_Input data_
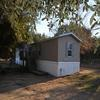 Mobile Home for Sale: Mfg/Mobile Home, Vinyl Skirting - McClellanville, SC, Mcclellanville, SC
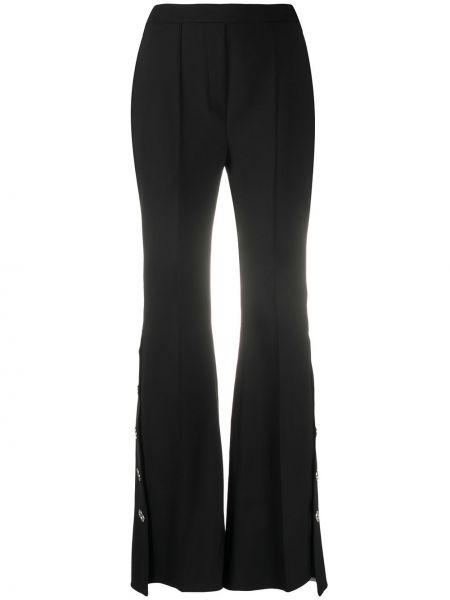 Czarne spodnie bawełniane asymetryczne Ellery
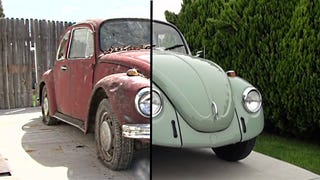 This Talented Guy Did An Amazing Frame-Off Restoration In His Garage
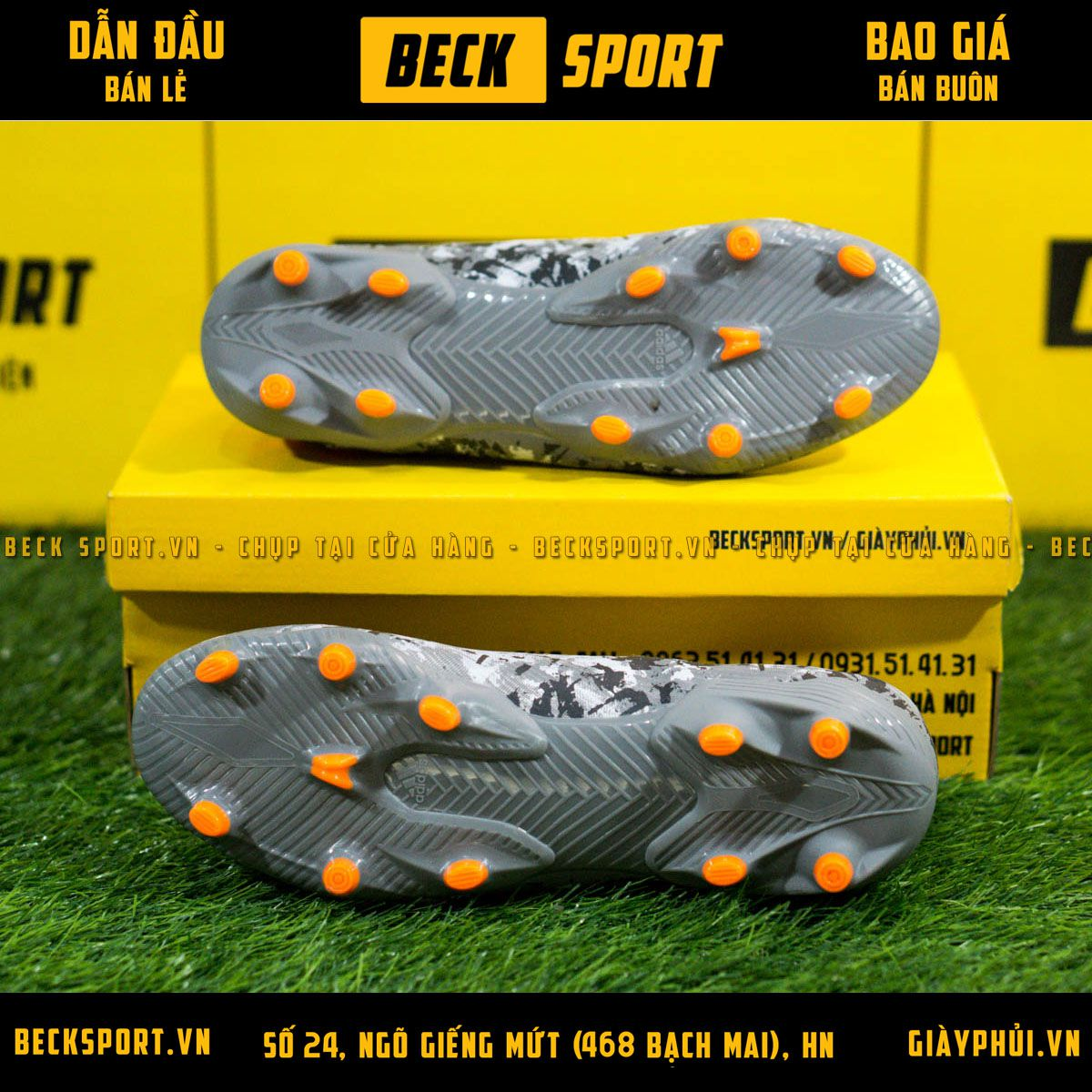 Giày Bóng Đá Adidas Nemeziz 19.3 Xám Đen Vạch Cam FG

_Exercise directions_
The whole listing, pictures excluded, should be output exactly.

_Written answer_
 Mobile Home for Sale: Mfg/Mobile Home, Vinyl Skirting - McClellanville, SC, Mcclellanville, SC
 Czarne spodnie bawełniane asymetryczne Ellery
 This Talented Guy Did An Amazing Frame-Off Restoration In His Garage
 Giày Bóng Đá Adidas Nemeziz 19.3 Xám Đen Vạch Cam FG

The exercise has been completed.